I thought I’d come straight to the computer and start writing, but I fed the cat and let her out, then wondered whether to make coffee, because usually I do my exercise first, and then should I use my espresso pot or the Tassimo, which is quicker but only makes a small cup? And thinking about how I should start, where I should start, about moving here and what it is about the south coast for me, and when did I first go to the New Forest, what is the attraction?

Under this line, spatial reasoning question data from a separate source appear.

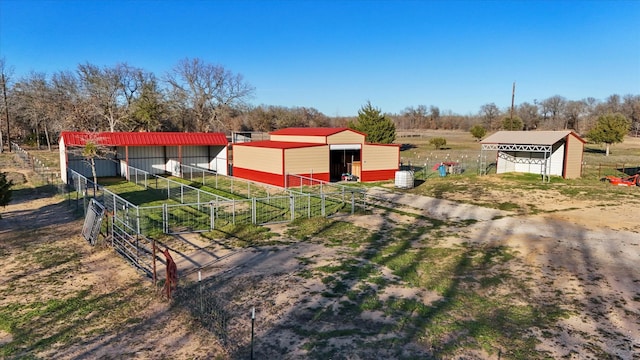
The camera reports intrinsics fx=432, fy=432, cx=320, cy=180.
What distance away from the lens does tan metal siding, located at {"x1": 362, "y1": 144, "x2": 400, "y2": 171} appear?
99.7ft

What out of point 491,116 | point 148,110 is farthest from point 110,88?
point 491,116

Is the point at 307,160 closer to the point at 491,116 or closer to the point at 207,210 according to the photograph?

And issues around the van, because it’s brought me so much stress and expense down the years, but I have to not think about that, and that’s a split infinitive, but apart from the fact that it’s quite passé to care about split infinitives, it’s important because what I was trying to say there is subtly different from how else it could be said: ‘can’t think’ or ‘mustn’t think’ is different from a choice to ‘not think’ about something, so arguably that two word phrase is a verb in itself, and ‘to not think’ is the infinitive form of that compound verb.

Speaking about ‘choice’, the choice about coffee is a decision in itself, with the factors of speed, flavour and quantity of coffee all having to be taken into account and balanced, and the outcome of that decision (to prioritise speed and use the Tassimo) is that the coffee has already gone and I haven’t finished writing.

Which reminded me of a conversation I had yesterday with the garage man about keeping UHT milk in the van (his suggestion), but once it’s been opened, it only keeps as well as normal milk, so I might as well just take a small bottle of fresh milk with me each time, which is what I do.

This is how my mind works all the time – bouncing from one apparently trivial and meaningless thought to another. I used to assume that it was the same for everybody, but that other people were better than me at cutting through the crap and dealing with it. Now I’m beginning to understand that it goes deeper than that. That’s why the idea of ‘thinking visually’ blew my mind, though I’m now coming to think that that’s probably not as prevalent as I’ve been led to believe – I honestly don’t see how it could be. Thinking is thinking and it’s made up of words and depends on words, and that’s that.